**** Document text ****

Wednesday, February 7, 2018 by Chad Swiatecki

Austin’s long-debated policy concerning the legality of paid acoustic street performance – widely referred to as “busking” – returned as an issue of some discussion Monday, with the city’s music office attempting to change both the perception and enforcement of the practice.

Busking is an issue that has long bedeviled music proponents in Austin because musicians soliciting donations for their performances can technically be cited for violating the city’s anti-panhandling ordinance as a way to run them off from businesses or residences who complain.

With the music office preparing for the March 10 launch of what’s being billed as a multi-year busking program at the Green Water Development on Second Street, the legal question marks surrounding the practice surfaced again at Monday’s meeting of the Austin Music Commission. The program will use $150,000 given to the city by developer Trammell Crow Company for public arts and music funding to fund a series of curated, unamplified performances by Austin musicians, who will earn $150 per hour each as part of the concert series.

Monday’s debate centered on whether the concert series that mimics the dynamics of spontaneous street performance will confuse the issue concerning the legality of unamplified public performance for compensation.

Erica Shamaly, manager of the city’s Music and Entertainment Division, said her office will use the series to set expectations for busking to gradually expand around the city.

“We want to create a culture of street performance in Austin, and so this pilot program is a way to roll it out in a way that makes sense for Austin,” Shamaly said.

“We’re going to convene all relevant city departments in the same room so everyone has clear expectations of what street performance means in Austin and what’s acceptable and isn’t acceptable. Hopefully with the issues we ran into two or three years ago, we’re going to get everyone around the table to talk through the issues and get into the difference between panhandling and street performance.”

As recently as 2015 the Music Commission heard public comments from musicians who complained that Austin’s policy invited harassment upon street performers even though many other large U.S. cities allow and even encourage busking.

In 2014, the commission asked City Council to amend portions of the city ordinance outlining prohibited activities to allow busking in portions of downtown cited as entertainment districts. A resolution that would have added music-related exceptions to the anti-panhandling ordinance in those districts was on the Council agenda in December 2014 but was pulled prior to the meeting and never revisited.

****

Aim A:
Which years does the busking article mention by number? List each one once.
The listing has no connection to the busking article.

**** Records provided ****

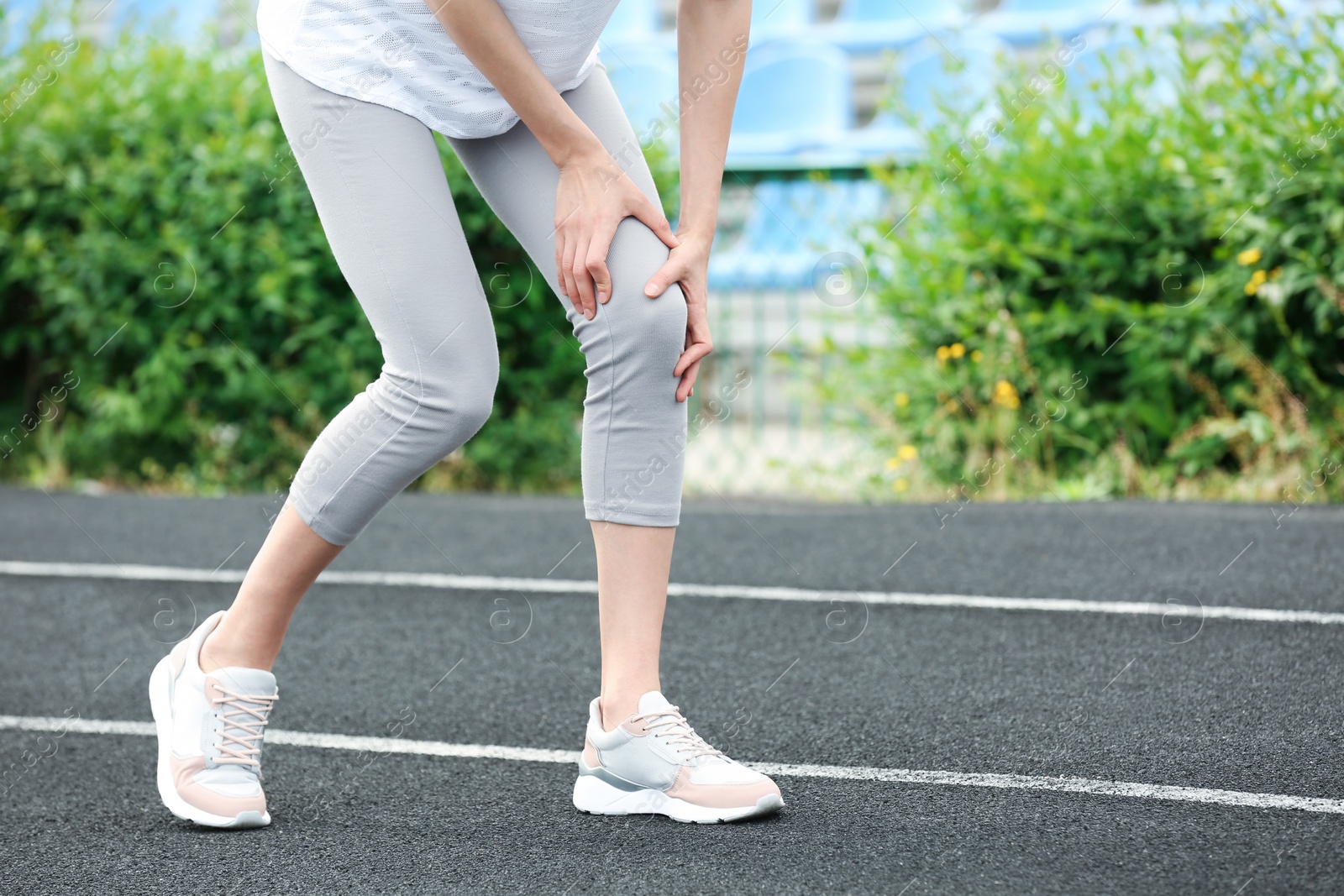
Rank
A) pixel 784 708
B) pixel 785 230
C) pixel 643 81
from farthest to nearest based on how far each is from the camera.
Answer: pixel 643 81
pixel 785 230
pixel 784 708

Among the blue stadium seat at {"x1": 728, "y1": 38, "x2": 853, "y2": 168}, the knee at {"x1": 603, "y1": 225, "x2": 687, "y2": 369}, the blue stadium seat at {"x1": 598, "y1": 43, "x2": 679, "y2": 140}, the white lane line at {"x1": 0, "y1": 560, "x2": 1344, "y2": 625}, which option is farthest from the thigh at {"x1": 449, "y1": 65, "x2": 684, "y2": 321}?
the blue stadium seat at {"x1": 728, "y1": 38, "x2": 853, "y2": 168}

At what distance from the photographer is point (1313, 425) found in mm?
4668

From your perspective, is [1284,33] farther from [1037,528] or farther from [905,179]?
[1037,528]

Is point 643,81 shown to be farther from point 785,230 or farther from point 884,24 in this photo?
point 785,230

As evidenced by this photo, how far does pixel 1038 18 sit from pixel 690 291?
16232 millimetres

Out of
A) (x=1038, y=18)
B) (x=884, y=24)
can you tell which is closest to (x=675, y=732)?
(x=1038, y=18)

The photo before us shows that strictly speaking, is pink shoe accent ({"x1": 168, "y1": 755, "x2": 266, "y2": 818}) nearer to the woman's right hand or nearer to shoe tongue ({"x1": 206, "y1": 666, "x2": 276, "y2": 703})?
shoe tongue ({"x1": 206, "y1": 666, "x2": 276, "y2": 703})

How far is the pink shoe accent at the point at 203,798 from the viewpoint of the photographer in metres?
2.02

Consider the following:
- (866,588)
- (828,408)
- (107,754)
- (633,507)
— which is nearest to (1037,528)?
(866,588)

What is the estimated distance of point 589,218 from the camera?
189 cm

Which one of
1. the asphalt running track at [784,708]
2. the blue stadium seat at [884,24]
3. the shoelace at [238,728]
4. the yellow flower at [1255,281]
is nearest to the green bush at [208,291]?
the asphalt running track at [784,708]

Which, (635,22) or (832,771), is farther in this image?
(635,22)

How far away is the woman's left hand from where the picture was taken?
192cm

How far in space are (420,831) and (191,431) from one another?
4.66 metres
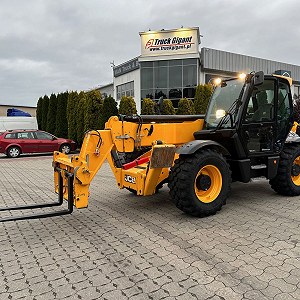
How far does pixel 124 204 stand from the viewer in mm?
5957

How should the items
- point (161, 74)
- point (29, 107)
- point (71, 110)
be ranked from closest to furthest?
point (71, 110) → point (161, 74) → point (29, 107)

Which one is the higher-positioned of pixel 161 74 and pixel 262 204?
pixel 161 74

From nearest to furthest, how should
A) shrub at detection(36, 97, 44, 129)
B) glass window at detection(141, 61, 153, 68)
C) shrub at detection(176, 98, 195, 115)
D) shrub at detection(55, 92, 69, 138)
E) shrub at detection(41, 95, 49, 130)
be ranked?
shrub at detection(176, 98, 195, 115) < shrub at detection(55, 92, 69, 138) < shrub at detection(41, 95, 49, 130) < shrub at detection(36, 97, 44, 129) < glass window at detection(141, 61, 153, 68)

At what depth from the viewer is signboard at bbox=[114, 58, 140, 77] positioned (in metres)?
27.3

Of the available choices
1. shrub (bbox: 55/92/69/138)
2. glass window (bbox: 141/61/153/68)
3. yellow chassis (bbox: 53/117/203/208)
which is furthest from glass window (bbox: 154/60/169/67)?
yellow chassis (bbox: 53/117/203/208)

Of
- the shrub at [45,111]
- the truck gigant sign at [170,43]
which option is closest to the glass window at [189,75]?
the truck gigant sign at [170,43]

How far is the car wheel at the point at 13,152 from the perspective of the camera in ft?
54.1

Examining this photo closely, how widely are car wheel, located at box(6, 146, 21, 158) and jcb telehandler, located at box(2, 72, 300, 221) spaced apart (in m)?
12.7

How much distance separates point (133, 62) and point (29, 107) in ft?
106

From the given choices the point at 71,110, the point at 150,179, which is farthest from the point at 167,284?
the point at 71,110

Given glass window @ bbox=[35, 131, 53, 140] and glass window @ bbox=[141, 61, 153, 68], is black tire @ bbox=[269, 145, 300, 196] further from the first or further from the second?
glass window @ bbox=[141, 61, 153, 68]

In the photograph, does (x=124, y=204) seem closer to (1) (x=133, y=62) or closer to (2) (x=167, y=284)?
(2) (x=167, y=284)

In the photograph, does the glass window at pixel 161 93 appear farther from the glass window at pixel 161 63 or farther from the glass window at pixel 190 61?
the glass window at pixel 190 61

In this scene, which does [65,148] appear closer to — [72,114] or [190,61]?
[72,114]
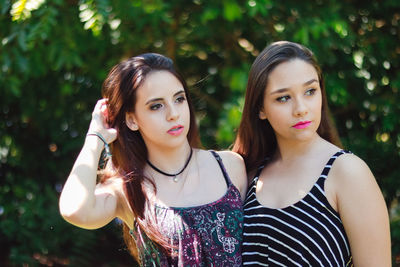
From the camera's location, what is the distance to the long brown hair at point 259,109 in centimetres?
245

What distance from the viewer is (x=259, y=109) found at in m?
2.61

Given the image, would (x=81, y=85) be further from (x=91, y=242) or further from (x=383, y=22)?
(x=383, y=22)

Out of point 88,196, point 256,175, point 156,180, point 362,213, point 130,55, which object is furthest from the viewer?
point 130,55

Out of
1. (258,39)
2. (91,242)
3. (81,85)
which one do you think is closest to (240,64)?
(258,39)

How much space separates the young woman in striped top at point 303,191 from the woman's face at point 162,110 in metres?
0.36

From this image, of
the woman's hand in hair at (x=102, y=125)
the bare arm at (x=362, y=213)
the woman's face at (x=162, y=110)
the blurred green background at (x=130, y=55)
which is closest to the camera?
the bare arm at (x=362, y=213)

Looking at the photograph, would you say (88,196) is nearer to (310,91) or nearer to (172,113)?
(172,113)

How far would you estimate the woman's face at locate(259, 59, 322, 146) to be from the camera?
2.35 metres

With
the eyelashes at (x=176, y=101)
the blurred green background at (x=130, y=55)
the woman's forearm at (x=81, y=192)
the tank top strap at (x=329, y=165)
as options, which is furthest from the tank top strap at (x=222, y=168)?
the blurred green background at (x=130, y=55)

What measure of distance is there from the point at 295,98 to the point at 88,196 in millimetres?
974

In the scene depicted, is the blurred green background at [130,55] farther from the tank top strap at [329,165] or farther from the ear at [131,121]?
the tank top strap at [329,165]

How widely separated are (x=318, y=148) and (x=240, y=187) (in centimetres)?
42

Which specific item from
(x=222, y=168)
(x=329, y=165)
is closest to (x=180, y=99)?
(x=222, y=168)

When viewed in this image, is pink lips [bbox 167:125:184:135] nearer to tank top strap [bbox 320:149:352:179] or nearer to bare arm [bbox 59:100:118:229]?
bare arm [bbox 59:100:118:229]
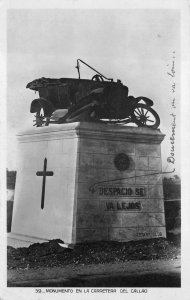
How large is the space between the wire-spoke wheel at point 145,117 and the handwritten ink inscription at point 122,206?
104 centimetres

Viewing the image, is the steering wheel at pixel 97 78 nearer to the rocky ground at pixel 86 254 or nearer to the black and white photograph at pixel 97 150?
the black and white photograph at pixel 97 150

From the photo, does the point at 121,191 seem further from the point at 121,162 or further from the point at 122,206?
the point at 121,162

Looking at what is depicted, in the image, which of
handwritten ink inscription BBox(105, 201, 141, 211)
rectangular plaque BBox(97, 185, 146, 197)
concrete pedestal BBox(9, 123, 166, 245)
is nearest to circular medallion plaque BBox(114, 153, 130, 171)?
concrete pedestal BBox(9, 123, 166, 245)

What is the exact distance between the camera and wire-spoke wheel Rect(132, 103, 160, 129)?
390 inches

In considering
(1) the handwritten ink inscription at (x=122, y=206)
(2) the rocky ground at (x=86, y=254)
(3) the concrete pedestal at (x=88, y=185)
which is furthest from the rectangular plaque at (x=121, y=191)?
(2) the rocky ground at (x=86, y=254)

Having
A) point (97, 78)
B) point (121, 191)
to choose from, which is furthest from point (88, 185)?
point (97, 78)

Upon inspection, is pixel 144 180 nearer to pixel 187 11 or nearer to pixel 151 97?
pixel 151 97

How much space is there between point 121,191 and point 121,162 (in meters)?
0.39

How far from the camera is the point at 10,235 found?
33.3 ft

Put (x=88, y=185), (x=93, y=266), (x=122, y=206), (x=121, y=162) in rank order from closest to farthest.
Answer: (x=93, y=266) < (x=88, y=185) < (x=122, y=206) < (x=121, y=162)

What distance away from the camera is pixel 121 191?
31.9 feet

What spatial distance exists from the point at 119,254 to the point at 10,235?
153 cm

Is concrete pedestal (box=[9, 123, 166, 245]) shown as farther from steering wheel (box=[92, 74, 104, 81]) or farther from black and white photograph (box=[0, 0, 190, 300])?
steering wheel (box=[92, 74, 104, 81])

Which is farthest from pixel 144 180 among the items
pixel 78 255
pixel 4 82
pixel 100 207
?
pixel 4 82
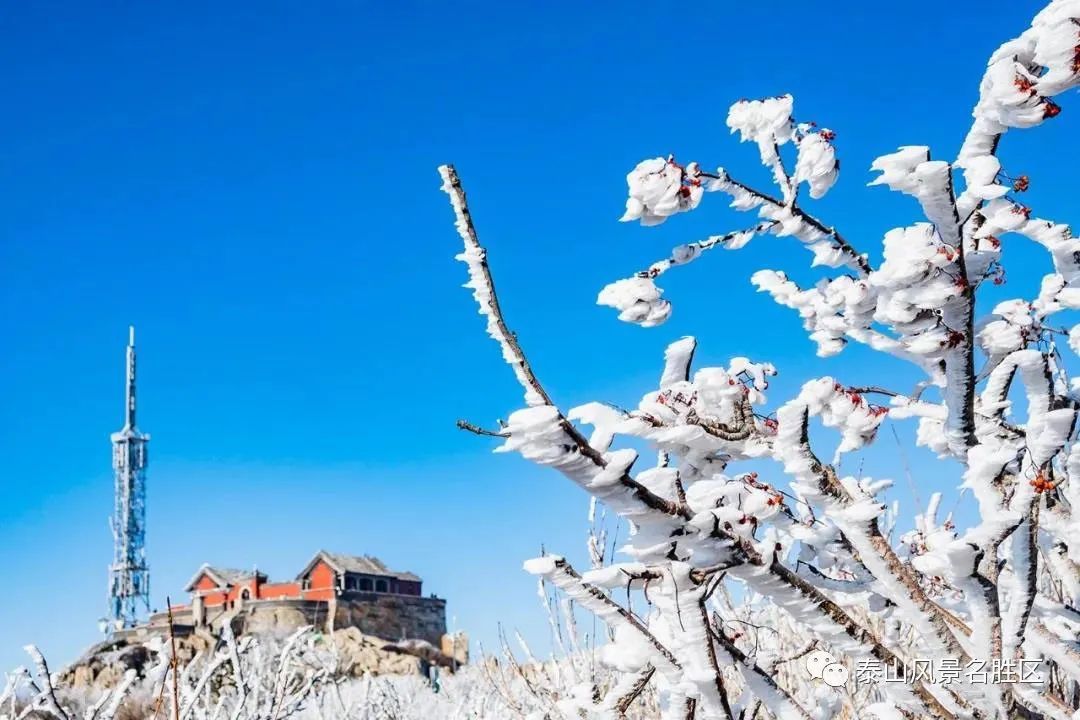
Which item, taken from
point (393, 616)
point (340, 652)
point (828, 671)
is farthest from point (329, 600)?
point (828, 671)

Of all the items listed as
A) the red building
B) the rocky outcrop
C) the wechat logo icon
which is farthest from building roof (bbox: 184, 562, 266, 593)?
the wechat logo icon

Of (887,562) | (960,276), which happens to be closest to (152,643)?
(887,562)

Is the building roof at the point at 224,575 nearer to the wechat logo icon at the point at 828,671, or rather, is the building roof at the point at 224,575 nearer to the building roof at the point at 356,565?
the building roof at the point at 356,565

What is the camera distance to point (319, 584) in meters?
52.8

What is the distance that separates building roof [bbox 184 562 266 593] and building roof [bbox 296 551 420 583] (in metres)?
3.13

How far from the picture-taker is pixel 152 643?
4.00 m

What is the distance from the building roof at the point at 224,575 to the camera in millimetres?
54812

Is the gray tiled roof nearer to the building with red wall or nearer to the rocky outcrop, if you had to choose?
the building with red wall

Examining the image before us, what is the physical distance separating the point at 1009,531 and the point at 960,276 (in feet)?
1.35

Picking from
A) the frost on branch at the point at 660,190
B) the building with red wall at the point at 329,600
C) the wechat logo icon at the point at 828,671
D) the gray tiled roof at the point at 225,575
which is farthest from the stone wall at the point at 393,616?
the frost on branch at the point at 660,190

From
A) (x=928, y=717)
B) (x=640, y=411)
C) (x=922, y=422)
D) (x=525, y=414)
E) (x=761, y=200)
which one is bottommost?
(x=928, y=717)

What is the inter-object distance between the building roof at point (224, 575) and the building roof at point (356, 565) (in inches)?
123

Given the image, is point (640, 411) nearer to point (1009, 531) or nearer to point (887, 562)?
point (887, 562)

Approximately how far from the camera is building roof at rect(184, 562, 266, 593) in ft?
180
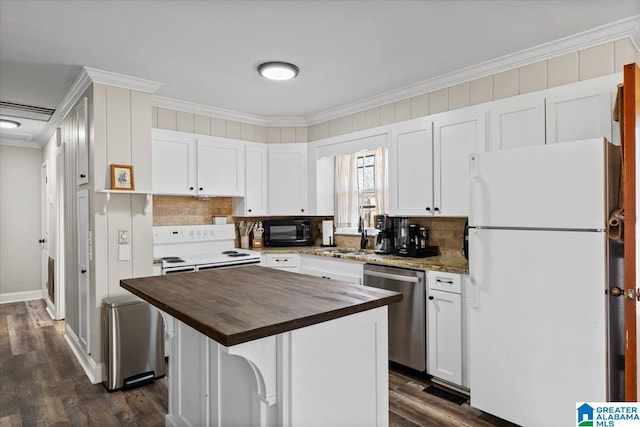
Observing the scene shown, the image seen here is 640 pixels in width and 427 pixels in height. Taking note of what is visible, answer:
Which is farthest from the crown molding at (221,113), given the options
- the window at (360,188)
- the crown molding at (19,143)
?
the crown molding at (19,143)

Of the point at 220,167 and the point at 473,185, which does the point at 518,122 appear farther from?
the point at 220,167

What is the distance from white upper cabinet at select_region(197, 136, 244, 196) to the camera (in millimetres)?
4055

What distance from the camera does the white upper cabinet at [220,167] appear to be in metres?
4.05

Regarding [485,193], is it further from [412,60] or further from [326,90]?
[326,90]

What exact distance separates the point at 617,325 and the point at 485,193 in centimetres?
97

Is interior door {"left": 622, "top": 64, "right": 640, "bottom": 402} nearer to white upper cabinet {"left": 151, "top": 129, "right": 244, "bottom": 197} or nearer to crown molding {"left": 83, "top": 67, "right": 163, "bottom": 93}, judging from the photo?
crown molding {"left": 83, "top": 67, "right": 163, "bottom": 93}

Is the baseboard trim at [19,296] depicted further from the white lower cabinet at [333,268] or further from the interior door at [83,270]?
the white lower cabinet at [333,268]

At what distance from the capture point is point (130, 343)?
294 cm

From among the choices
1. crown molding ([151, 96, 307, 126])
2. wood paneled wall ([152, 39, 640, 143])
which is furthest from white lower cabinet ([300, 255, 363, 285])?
crown molding ([151, 96, 307, 126])

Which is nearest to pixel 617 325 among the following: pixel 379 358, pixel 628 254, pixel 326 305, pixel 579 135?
pixel 628 254

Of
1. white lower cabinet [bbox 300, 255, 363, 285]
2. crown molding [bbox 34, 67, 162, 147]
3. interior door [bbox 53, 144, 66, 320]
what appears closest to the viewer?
crown molding [bbox 34, 67, 162, 147]

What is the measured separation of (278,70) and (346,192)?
5.93 ft

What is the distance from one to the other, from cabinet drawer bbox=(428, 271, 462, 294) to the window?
124 cm

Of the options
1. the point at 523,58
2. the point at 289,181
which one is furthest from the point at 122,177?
the point at 523,58
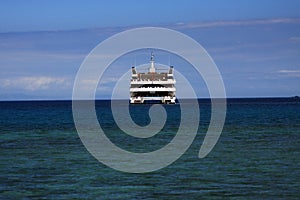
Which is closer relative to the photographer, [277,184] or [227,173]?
[277,184]

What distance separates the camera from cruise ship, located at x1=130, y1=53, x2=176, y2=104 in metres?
134

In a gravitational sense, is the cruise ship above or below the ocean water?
above

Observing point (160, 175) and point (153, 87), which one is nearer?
point (160, 175)

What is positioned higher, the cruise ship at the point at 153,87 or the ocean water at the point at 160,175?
the cruise ship at the point at 153,87

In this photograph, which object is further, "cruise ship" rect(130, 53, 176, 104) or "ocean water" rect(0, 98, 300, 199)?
"cruise ship" rect(130, 53, 176, 104)

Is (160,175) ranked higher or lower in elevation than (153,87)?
lower

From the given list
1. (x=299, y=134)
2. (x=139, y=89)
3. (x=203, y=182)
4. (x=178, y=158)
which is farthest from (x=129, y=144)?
(x=139, y=89)

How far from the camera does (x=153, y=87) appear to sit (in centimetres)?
13338

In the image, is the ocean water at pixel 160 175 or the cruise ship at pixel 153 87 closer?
the ocean water at pixel 160 175

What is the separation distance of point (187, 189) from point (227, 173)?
4.55 metres

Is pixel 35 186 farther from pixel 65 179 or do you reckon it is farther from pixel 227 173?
pixel 227 173

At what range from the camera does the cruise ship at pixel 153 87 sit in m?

****

Aim B:
How many lines of the listing contain the word "there"?

Reply A:
2018, 2015, 2014

Reply B:
2